**Given task:** Pull out, word for word, the lines below starting at the line that contains "Of these two" and ending with the last line of the items.
** START Items **
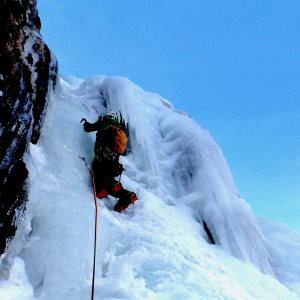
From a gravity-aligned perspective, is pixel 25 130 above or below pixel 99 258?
above

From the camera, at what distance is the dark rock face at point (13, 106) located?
391 centimetres

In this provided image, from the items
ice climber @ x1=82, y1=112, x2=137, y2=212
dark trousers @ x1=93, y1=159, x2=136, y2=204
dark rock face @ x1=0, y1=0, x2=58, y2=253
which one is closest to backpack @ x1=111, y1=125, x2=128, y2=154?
ice climber @ x1=82, y1=112, x2=137, y2=212

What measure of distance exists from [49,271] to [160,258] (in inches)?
59.7

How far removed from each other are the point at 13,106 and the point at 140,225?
2.73m

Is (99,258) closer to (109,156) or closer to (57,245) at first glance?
(57,245)

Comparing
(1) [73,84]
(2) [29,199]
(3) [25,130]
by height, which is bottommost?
(2) [29,199]

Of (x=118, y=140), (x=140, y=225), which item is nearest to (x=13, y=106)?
(x=118, y=140)

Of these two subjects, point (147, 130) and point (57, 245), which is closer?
point (57, 245)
** END Items **
**Solution:**
Of these two subjects, point (147, 130) and point (57, 245), which is closer?
point (57, 245)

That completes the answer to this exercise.